Slashdot Mirror


How Apple's Mail.app Junk Filter Works

fmorgan writes "O'Reilly has now posted the second part on an article about Mac OS X Mail.app spam filtering with more details on what this technology is (and isn't): 'Many myths have emerged about Mail's junk mail filter. No, it's not an extremely complex set of rules, no it doesn't look for keywords, and no, it doesn't use white magic ... Interestingly enough, the technology that underlies the Junk Mail filter began its life as an information retrieval system.'"

21 of 273 comments (clear)

  1. Maybe... by ErichTheWebGuy · · Score: 5, Interesting

    Microsoft can learn a lesson here? Especially in the light of this hole, from which a spammer can clearly see that you have opened their messages and validate your address...

    --
    bash: rtfm: command not found
    1. Re:Maybe... by Anonymous Coward · · Score: 5, Informative

      That's why, at our site, all incoming email goes through the Anomy Sanitizer. It removes unknown HTML tags, like <vframe> or <script>, as well as filters offsite images to eliminate so called web-bugs.

      Oh, and it's fast, too.

    2. Re:Maybe... by karmatic · · Score: 5, Informative

      Macs are vulnerable to the so-called "hole" as well. In fact, _any_ html compliant email client with image support is.

      For example, I wrote some software which takes your email address, and assigns a 5 letter id. The img tag loads an image with the url http://mailserver/get/yourid/image.gif

      From this, it's possible to tell 1) If the email is valid, 2) If you click the image (the url contains your ID) 3) How long before you click 4) If you buy.

      So, if you're dumb enough to buy from spam you get on a sucker list.

      Quit blaming MS - they are unfortunatly the ones who introduced HTML mail, but everyone else who follows suit has problems too.

    3. Re:Maybe... by tkokesh · · Score: 5, Informative
      Actually, Mail.app in Mac OS X 10.3 (Panther) has an option in the "Viewing" Preferences: "Display images and embedded objects in HTML messages".

      When this option is unchecked, the user has to click a specific "Load Images" button in order to see the images in an HTML email, which means that the GIF does not get loaded unless the user lets it. For obvious spam emails, of course, the user can just junk the email, and the spammer gets no confirmation of delivery.

      --

      A pride of lions.
      A gaggle of geese.
      A murder of crows.
      A vista of bugs.
  2. i know how by ShallowThroat · · Score: 5, Funny

    it's simple. it uses it's extremely uninsipired app name to scare away spam.

    --
    The "Insert Quote Here" line is almost as predictable as inserting an actual quote.
  3. subspaces? by thedogcow · · Score: 5, Funny

    The article mentions...

    "In mathematical terms, we would say that every document is a vector of n numbers or a point in a space with n dimensions."

    Funny. When I took linear algebra I was wondering if there was a practical approach to this, and I guess there is... to elliminate penis enlargement advertisments.

    --
    Yes! I listen to NYC Speedcore and do math at 3AM. I suggest you try it too.
  4. ...moderation ideas.... by j3ll0 · · Score: 5, Funny

    Why wouldn't a similar algorithm work to provide automated moderation? It seems to me that you could certainly identify clusters of words that indicate low-value posts?

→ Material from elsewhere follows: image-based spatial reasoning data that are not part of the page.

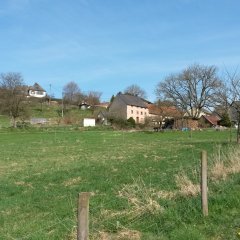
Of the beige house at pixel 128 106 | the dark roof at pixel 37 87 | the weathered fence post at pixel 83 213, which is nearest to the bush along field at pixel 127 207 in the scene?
the weathered fence post at pixel 83 213

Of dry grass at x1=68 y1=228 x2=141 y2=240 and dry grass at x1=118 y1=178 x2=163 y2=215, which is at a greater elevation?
dry grass at x1=118 y1=178 x2=163 y2=215

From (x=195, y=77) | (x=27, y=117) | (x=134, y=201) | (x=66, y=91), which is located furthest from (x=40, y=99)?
(x=134, y=201)

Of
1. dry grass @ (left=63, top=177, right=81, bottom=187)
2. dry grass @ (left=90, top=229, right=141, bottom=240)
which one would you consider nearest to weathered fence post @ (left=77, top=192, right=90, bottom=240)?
dry grass @ (left=90, top=229, right=141, bottom=240)

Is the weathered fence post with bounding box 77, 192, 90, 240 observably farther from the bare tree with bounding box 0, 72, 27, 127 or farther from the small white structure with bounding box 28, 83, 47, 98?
the small white structure with bounding box 28, 83, 47, 98

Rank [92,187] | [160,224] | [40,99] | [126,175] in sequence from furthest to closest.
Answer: [40,99], [126,175], [92,187], [160,224]

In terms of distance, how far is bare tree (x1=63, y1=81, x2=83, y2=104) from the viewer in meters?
136

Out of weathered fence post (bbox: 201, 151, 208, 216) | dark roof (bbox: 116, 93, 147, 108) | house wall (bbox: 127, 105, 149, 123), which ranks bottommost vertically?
weathered fence post (bbox: 201, 151, 208, 216)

    1. Re:...moderation ideas.... by wheresdrew · · Score: 5, Funny
      Yes, but the combination of too many all too common terms could cause the system to implode.

      "In Soviet Russia imagine a beowulf cluster of insenstive clods who don't RTFA because they're using linux to beat the GNAA to the first post."

  5. n-space by Anonymous Coward · · Score: 5, Funny

    Each document is in turn represented by a long string of numbers, one for each word in the corpus. In mathematical terms, we would say that every document is a vector of n numbers or a point in a space with n dimensions. This coordinate is then mapped onto a unique position in the goatse.cx photograph. If it lands in an objectionable region, the message is discarded as spam.

    It's an interesting method, but not having Mail.app myself, what I'm wondering is how well it works on the border regions; that is, when it is just barely objectionable. Say, on his leg.

  6. Re:Kinda like Mozilla Mail? by BWJones · · Score: 5, Informative

    Infact I'd be willing to bet that its just another bayesian e-mail filter with maybe a few extra bells and whistles.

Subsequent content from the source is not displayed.